The record-setting Pombrio will be joined at FAU by her senior classmate Brunson, a record-setting wide receiver.
Pombrio finished her Green Wave career a school record 134 goals.
“She didn’t care about the goals,” said Fort Myers girls soccer coach David Trepkowski, whose team had an 18-3-5 record. “It wasn’t about her as an individual. She cared about the team. The only reason she broke the record is because the seniors pushed her to do it.”
Brunson set a single-season, school record with 765 receiving yards. He verbally committed to James Madison in mid-January but wanted to honor a previously scheduled trip to FAU.
Going on that trip changed Brunson’s mind.
“I just fell in love with the campus,” Brunson said. “They just got a $16 million donation for their athletic facilities. They are on the up and up.
“I love this senior class. We told ourselves when we were freshmen that we were going to make history. Thank God that we did.”
Turner, who gained national attention in the fall when he was issued a 15-yard unsportsmanlike conduct penalty after praying in the end zone following a touchdown, thanked God as well.
“Before the season, I asked God, ‘If you want me to play Division I football, just give me one offer.’ The campus is just beautiful, and the classrooms are full of students who just want to be the best.”
The 6-foot-3, 215-pound Turner, who just turned 17 on Jan. 21 and was the youngest senior on the football team, likely would have had numerous offers had he been a year older, Sirianni said.
“It’s definitely going to be tough, because I’m so much younger,” Turner said. “At the same time, I’m going to have so much more room to grow. If I work hard enough, I can get up to their level.”
McQuinn, also 17, turns 18 on March 5. He had a handful of offers prior to suffering a season-ending knee injury just before the postseason began.
Then, his offers dwindled. Air Force stuck with him.
“It made me realize how quickly sports can be taken away from you,” McQuinn said. “And it really showed me that they wanted me.

> PROVIDED MATERIAL
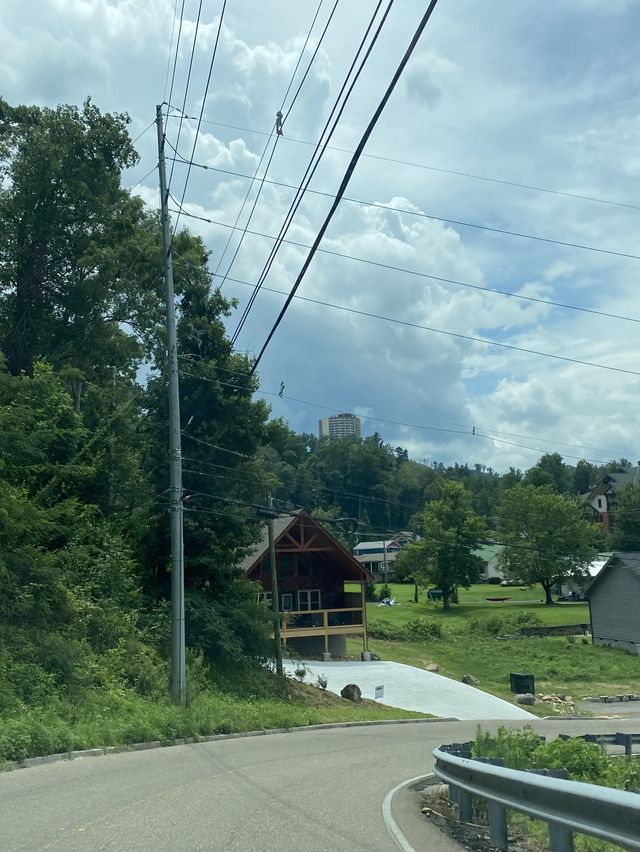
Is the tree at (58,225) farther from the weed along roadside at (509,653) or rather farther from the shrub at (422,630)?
the shrub at (422,630)

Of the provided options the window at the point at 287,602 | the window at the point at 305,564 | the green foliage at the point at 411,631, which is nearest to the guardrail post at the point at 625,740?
the window at the point at 287,602

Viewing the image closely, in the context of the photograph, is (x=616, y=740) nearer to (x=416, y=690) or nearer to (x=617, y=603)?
(x=416, y=690)

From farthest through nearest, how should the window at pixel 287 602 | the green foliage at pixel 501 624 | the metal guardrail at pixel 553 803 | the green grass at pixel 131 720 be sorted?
the green foliage at pixel 501 624 < the window at pixel 287 602 < the green grass at pixel 131 720 < the metal guardrail at pixel 553 803

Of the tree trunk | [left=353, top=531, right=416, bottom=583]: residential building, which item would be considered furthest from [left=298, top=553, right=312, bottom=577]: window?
[left=353, top=531, right=416, bottom=583]: residential building

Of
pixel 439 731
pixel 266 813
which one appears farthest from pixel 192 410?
pixel 266 813

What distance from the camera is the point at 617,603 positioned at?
191ft

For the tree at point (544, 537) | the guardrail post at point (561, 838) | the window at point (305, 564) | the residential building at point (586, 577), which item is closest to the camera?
the guardrail post at point (561, 838)

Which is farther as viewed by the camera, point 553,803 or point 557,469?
point 557,469

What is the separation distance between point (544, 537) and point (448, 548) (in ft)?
37.6

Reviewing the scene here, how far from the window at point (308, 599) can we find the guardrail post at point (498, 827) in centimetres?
4099

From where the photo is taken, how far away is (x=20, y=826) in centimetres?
829

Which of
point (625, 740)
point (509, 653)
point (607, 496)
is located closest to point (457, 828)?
point (625, 740)

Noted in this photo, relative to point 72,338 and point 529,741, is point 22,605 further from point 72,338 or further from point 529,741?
point 72,338

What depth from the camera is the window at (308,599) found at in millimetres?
48344
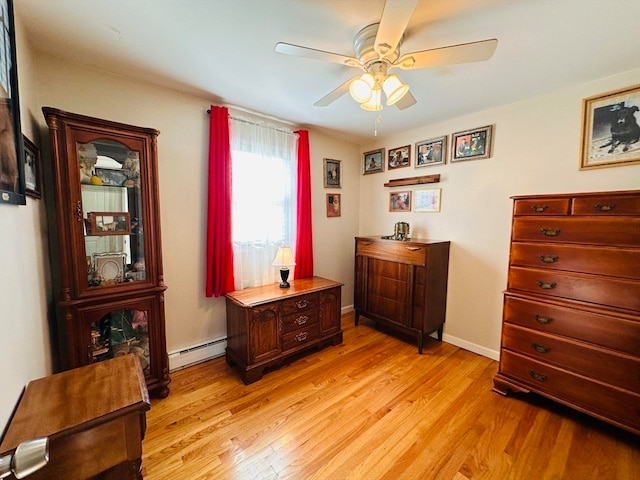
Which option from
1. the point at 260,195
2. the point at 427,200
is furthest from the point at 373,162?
the point at 260,195

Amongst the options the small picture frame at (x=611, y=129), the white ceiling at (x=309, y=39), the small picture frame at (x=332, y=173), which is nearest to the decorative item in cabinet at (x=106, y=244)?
the white ceiling at (x=309, y=39)

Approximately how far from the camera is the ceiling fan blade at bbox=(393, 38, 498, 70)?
1.15 m

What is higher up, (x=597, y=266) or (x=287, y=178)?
(x=287, y=178)

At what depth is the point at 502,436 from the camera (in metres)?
1.59

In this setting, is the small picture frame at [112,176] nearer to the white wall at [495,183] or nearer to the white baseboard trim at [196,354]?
the white baseboard trim at [196,354]

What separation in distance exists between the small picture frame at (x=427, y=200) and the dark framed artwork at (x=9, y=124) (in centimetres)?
306

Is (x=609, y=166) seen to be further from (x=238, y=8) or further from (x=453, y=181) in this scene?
(x=238, y=8)

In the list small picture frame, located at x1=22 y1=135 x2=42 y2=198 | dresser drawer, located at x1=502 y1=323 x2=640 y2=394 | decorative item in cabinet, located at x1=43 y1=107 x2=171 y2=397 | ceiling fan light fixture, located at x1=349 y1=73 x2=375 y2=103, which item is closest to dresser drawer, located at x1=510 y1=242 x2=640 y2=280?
dresser drawer, located at x1=502 y1=323 x2=640 y2=394

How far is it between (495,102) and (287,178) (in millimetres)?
2048

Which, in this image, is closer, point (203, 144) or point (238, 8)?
point (238, 8)

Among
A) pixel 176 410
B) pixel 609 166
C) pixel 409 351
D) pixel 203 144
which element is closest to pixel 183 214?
pixel 203 144

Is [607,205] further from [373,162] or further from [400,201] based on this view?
[373,162]

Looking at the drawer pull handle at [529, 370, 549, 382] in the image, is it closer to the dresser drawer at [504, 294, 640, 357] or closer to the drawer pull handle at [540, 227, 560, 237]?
the dresser drawer at [504, 294, 640, 357]

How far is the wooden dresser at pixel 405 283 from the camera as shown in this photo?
2.51 m
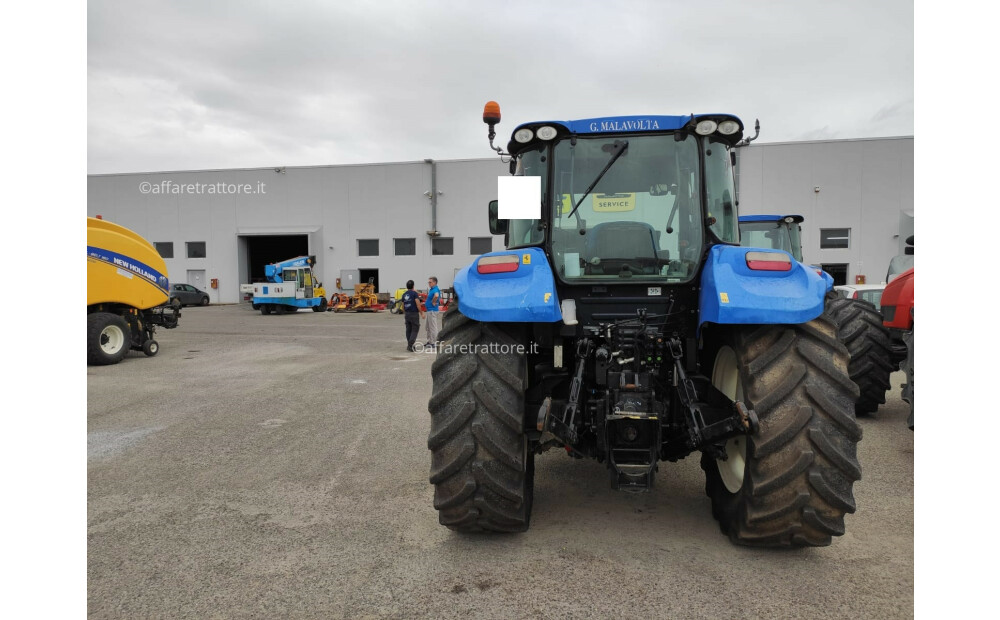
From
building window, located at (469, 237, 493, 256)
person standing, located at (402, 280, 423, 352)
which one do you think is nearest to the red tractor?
person standing, located at (402, 280, 423, 352)

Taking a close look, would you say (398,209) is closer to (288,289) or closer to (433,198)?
(433,198)

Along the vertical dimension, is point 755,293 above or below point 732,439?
above

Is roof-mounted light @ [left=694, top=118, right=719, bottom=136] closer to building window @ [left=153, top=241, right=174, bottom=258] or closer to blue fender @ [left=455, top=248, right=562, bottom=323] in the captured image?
blue fender @ [left=455, top=248, right=562, bottom=323]

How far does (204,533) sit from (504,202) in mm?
2717

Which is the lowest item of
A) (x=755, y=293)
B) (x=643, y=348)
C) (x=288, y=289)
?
(x=643, y=348)

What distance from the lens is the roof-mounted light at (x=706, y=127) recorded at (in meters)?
3.25

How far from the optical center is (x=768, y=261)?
9.75 feet

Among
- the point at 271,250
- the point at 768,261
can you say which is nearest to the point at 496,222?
the point at 768,261

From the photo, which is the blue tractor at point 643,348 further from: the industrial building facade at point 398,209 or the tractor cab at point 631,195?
the industrial building facade at point 398,209

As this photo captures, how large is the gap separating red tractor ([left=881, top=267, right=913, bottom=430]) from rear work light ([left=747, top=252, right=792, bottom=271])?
363 centimetres

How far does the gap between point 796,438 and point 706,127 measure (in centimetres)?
180

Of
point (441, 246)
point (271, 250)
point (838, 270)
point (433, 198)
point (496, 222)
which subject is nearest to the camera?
point (496, 222)

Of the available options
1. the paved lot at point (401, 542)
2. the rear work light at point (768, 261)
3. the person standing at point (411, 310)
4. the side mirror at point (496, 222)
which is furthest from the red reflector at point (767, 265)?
the person standing at point (411, 310)

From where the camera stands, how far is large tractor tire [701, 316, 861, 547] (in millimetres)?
2721
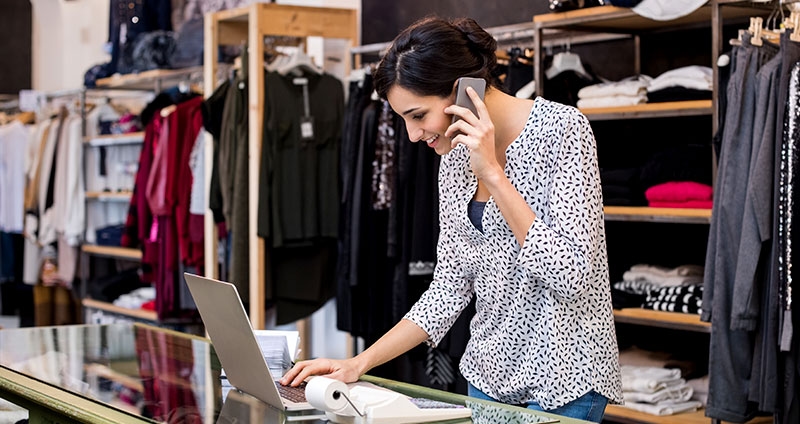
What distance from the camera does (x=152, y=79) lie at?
24.3 feet

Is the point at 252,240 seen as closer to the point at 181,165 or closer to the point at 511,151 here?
the point at 181,165

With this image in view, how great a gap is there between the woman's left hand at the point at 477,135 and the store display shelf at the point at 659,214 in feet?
6.94

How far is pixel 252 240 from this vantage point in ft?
19.0

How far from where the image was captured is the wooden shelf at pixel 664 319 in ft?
13.5

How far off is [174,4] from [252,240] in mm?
3071

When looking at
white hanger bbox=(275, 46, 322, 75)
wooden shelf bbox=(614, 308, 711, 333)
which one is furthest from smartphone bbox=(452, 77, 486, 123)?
white hanger bbox=(275, 46, 322, 75)

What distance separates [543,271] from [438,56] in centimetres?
52

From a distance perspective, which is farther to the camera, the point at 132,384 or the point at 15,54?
the point at 15,54

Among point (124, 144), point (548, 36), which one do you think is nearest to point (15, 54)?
point (124, 144)

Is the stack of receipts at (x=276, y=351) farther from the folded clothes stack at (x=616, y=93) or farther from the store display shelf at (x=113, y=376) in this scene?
the folded clothes stack at (x=616, y=93)

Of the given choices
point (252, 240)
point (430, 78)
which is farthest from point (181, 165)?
point (430, 78)

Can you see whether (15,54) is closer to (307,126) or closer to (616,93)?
(307,126)

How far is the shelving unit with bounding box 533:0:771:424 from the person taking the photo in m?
4.07

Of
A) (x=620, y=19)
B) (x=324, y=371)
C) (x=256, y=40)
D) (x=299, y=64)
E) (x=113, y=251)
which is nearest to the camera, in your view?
(x=324, y=371)
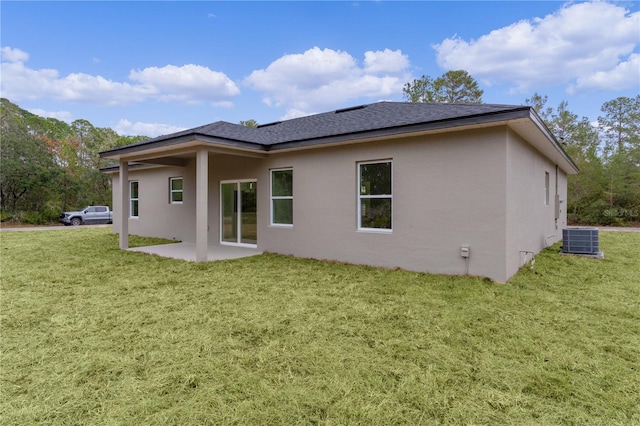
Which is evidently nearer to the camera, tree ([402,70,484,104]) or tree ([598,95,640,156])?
tree ([598,95,640,156])

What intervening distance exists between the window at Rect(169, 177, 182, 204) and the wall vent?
12.2 m

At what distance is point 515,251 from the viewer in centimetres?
608

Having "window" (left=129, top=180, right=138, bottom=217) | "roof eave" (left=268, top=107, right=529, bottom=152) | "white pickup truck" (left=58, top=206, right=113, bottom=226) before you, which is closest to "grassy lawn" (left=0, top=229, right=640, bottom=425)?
"roof eave" (left=268, top=107, right=529, bottom=152)

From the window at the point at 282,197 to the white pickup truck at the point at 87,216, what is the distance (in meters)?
19.0

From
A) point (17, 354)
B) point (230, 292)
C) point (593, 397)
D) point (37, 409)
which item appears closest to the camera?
point (37, 409)

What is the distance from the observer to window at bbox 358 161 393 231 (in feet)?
22.4

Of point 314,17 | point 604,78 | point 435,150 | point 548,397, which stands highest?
point 604,78

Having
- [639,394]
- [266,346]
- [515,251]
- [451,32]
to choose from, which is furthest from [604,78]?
[266,346]

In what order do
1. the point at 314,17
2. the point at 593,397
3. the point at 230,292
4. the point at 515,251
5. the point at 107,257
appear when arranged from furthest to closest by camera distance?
the point at 314,17 → the point at 107,257 → the point at 515,251 → the point at 230,292 → the point at 593,397

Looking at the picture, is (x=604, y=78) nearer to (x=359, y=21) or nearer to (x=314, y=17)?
(x=359, y=21)

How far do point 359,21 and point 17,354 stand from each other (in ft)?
43.6

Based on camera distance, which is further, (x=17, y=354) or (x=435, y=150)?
(x=435, y=150)

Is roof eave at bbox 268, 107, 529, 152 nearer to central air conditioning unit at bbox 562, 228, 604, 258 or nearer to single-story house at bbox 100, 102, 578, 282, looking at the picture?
single-story house at bbox 100, 102, 578, 282

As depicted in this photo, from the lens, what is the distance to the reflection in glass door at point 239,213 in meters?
9.34
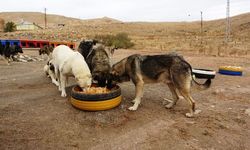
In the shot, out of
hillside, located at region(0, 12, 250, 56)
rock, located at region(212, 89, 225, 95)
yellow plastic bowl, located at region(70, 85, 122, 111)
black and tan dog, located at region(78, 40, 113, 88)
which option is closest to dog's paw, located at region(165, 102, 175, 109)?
yellow plastic bowl, located at region(70, 85, 122, 111)

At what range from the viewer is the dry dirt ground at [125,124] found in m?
4.21

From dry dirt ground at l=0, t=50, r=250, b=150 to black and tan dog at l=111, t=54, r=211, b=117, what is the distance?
1.87 feet

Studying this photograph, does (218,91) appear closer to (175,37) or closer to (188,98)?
(188,98)

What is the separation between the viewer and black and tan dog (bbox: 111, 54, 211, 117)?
5387mm

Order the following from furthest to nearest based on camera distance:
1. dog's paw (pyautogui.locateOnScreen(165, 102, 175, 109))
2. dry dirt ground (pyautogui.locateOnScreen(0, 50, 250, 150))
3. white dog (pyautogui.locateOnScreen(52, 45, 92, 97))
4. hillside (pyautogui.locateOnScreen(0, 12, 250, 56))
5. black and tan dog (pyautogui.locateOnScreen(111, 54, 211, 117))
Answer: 1. hillside (pyautogui.locateOnScreen(0, 12, 250, 56))
2. dog's paw (pyautogui.locateOnScreen(165, 102, 175, 109))
3. white dog (pyautogui.locateOnScreen(52, 45, 92, 97))
4. black and tan dog (pyautogui.locateOnScreen(111, 54, 211, 117))
5. dry dirt ground (pyautogui.locateOnScreen(0, 50, 250, 150))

> ACTIVITY
Return the section of the sports article from "Brunson set a" to "God as well.", copied word for word.

> EXERCISE SOLUTION
Brunson set a single-season, school record with 765 receiving yards. He verbally committed to James Madison in mid-January but wanted to honor a previously scheduled trip to FAU.
Going on that trip changed Brunson’s mind.
“I just fell in love with the campus,” Brunson said. “They just got a $16 million donation for their athletic facilities. They are on the up and up.
“I love this senior class. We told ourselves when we were freshmen that we were going to make history. Thank God that we did.”
Turner, who gained national attention in the fall when he was issued a 15-yard unsportsmanlike conduct penalty after praying in the end zone following a touchdown, thanked God as well.